Krebs lässt sich nicht aufschieben

In Zeiten von Covid-19 sind die Krebsdiagnosen weltweit um bis zu 40 Prozent gesunken, weil Menschen nicht zur Vorsorge gehen.

In Zeiten von Covid-19 sind die Krebsdiagnosen weltweit um bis zu 40 Prozent gesunken. Hauptgründe dafür sind, dass Menschen aus Sorge vor einer Covid-19-Ansteckung den Arztbesuch meiden, routinemäßige Vorsorgeuntersuchungen verschieben und Schwierigkeiten haben, Arzttermine zu vereinbaren. Der Kontakt zu Ärztinnen und Ärzten ist jedoch von großer Relevanz – nur so kann Krebs früh genug entdeckt und behandelt werden.

Für das Thema Krebs sensibilisieren – auch in Zeiten von Covid-19

Die Kampagne „Krebs lässt sich nicht aufschieben“ will Menschen bewusst machen, dass Krebs nicht auf das Ende der Pandemie wartet. Zwar entspannt sich die Lage gerade etwas, die Impfungen schreiten foran. Aber noch ist die Pandemie nicht vorbei. Menschen können durch ihr Handeln entscheidend zu ihrer Gesundheit beitragen. Die Kampagne will Menschen ermutigen, bei Beschwerden ihren Arzt oder ihre Ärztin zu kontaktieren, routinemäßige Vorsorgeuntersuchungen nachzuholen und unterbrochene Krebsbehandlungen fortzusetzen.

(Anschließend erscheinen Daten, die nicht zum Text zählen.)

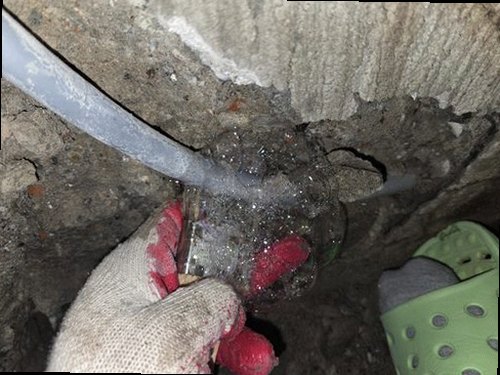 수영구 누수탐지 토당동 상가건물 시공 후기 사진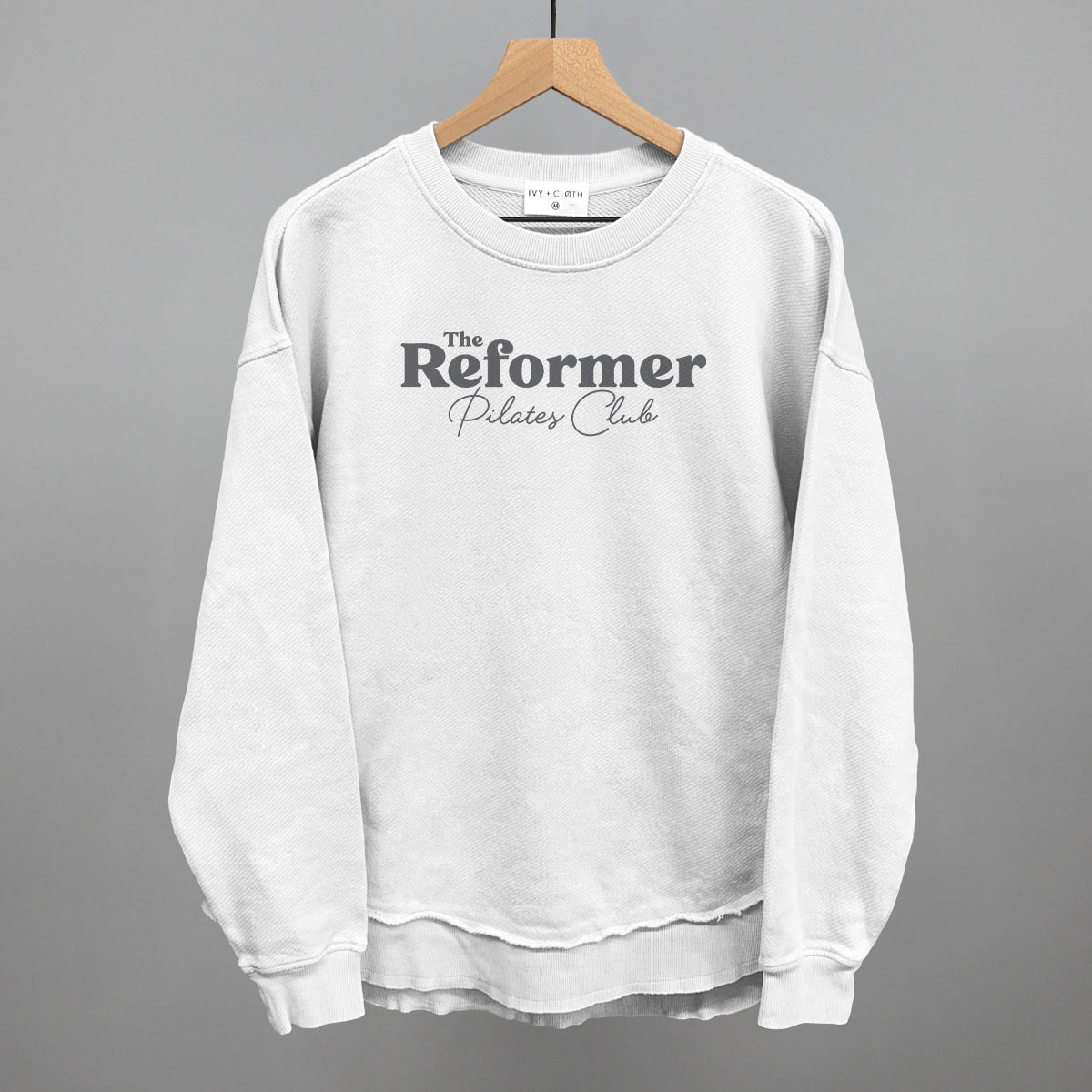 The Reformer Pilates Club Ivy + Cloth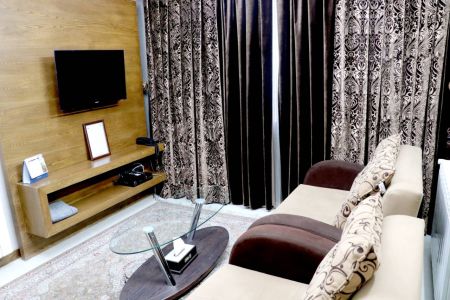 سوئیت مبله در اصفهان - طبقه اول تا چهارم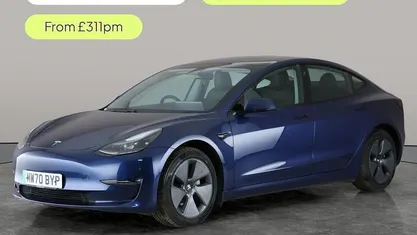 Used Tesla Model 3 Long Range AWD 258 kW (351 HP) 2023 Sedan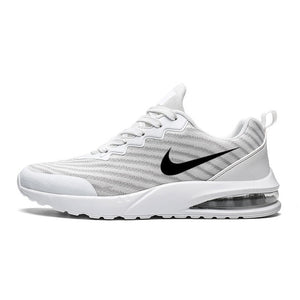 Nike-AirMax 2020 Mens Originals Air Max 720 720 Silver Metallic Running Shoes CU3013-070 New - Virtual Blue Store
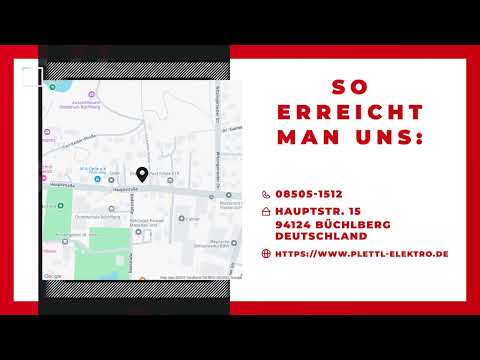 Elektrofachgeschäft Thomas Plettl YouTube-Vdeominiatur 11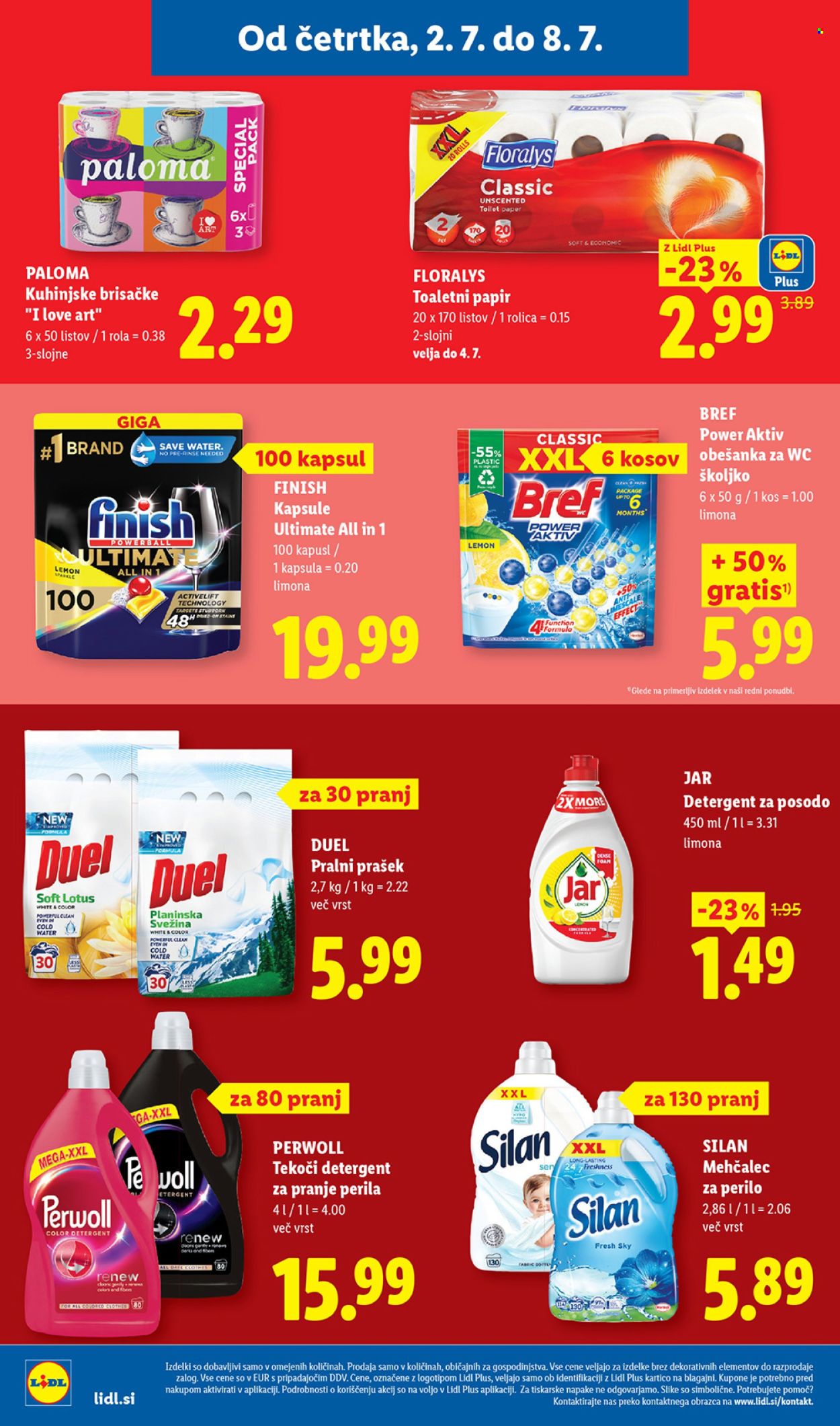 Lidl katalog - 02.07.2026 - 08.07.2026. Stran 24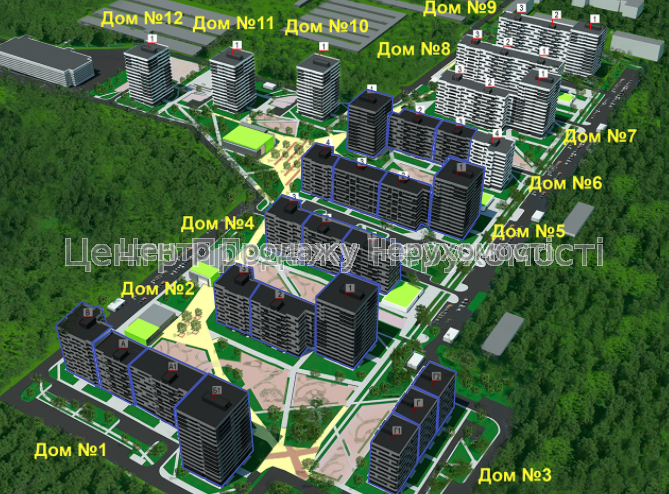 Фото Ціну знижено! Продам 3-х кімнатну кватиру 3/10  ЖК Пролісок2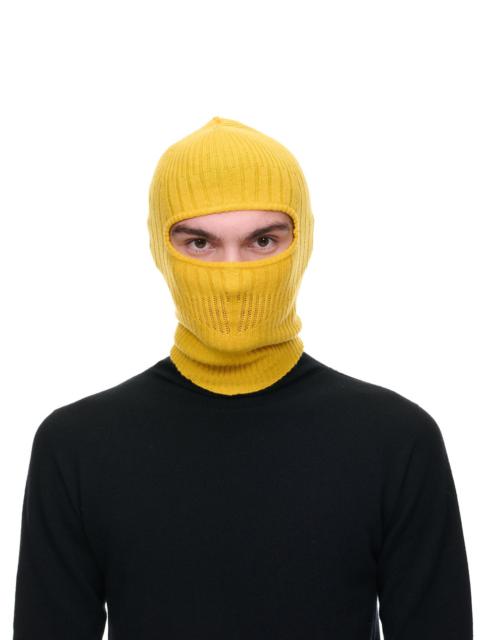 Boris Bidjan Saberi Cashmere Balaclava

Um die Öffentlichkeit für das Thema Krebs zu sensibilisieren und auf die Kampagne aufmerksam zu machen, laufen aktuell Artikel und Beiträge in unterschiedlichen Medien – in Zeitungen und Zeitschriften, auf Webseiten, im Radio oder auf Social Media. Auf der Kampagnenwebseite www.krebs-wartet-nicht.de finden Interessierte zudem weitere Informationen.